__Set exercise A__. In the post below, shorten the paragraph beginning "If you are unfamiliar with The Roches" while keeping its main facts.

__Selected passage__.
Losing True
Saturday, September 27th, 2025
“Losing True” has unexpectedly become the anthem for this crunchy late summer and early autumn. Irresistible yet devastating, it’s difficult not to get engulfed in its harmonies and play it over and over again. Years deep into the perilous effects of post-truth reverberations, many of us are losing “true.” Location, belonging, vocation, family, income, citizenship, rights, and housing comprise just a fraction of what is at stake in the soupiness of this lostness era. Negotiations with this timeline require aptitude, patience, and a willingness to stay uncomfortable.
If you are unfamiliar with The Roches, they are three sisters who wrote some of my all-time favorite music, including their sleeper hit “No Trespassing.” Two of the three sisters, Terre and Maggie, have passed away, leaving Suzzy, which has made falling in love with this song even more devastating. This anthem feels timely. The grief of true things evaporating, shape-shifting, and mutating into things we don’t recognize.

__Data for this exercise__.
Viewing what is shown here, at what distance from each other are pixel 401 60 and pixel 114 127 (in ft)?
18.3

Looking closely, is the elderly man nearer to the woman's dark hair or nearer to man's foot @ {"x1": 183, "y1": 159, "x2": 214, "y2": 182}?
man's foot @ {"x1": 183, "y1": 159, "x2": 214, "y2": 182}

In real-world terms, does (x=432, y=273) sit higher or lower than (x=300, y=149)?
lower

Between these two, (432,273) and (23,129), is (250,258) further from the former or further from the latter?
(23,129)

--

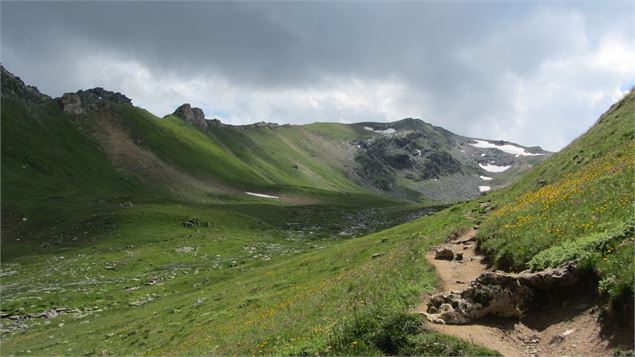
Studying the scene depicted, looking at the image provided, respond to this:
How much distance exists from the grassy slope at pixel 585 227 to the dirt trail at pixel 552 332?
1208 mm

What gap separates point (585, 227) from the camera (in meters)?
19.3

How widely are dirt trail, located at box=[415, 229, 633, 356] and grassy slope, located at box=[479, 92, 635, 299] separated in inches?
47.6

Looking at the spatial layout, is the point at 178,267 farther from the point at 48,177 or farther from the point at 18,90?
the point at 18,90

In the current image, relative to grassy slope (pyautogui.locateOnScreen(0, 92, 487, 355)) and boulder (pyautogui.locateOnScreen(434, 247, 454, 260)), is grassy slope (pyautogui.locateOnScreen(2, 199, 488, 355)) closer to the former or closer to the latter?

__Set exercise B__. Gather every line of the rows above that contains the word "slope".

__Result A__. The Roches are three sisters who wrote some of my all-time favorite music, including their sleeper hit "No Trespassing." Terre and Maggie have passed away, leaving Suzzy, which makes falling in love with this song even more devastating. The anthem feels timely: it holds the grief of true things evaporating, shape-shifting, and mutating into things we don't recognize.

__Result B__.
How much distance exists from the grassy slope at pixel 585 227 to the dirt trail at pixel 552 332?
How widely are dirt trail, located at box=[415, 229, 633, 356] and grassy slope, located at box=[479, 92, 635, 299] separated in inches?
In the current image, relative to grassy slope (pyautogui.locateOnScreen(0, 92, 487, 355)) and boulder (pyautogui.locateOnScreen(434, 247, 454, 260)), is grassy slope (pyautogui.locateOnScreen(2, 199, 488, 355)) closer to the former or closer to the latter?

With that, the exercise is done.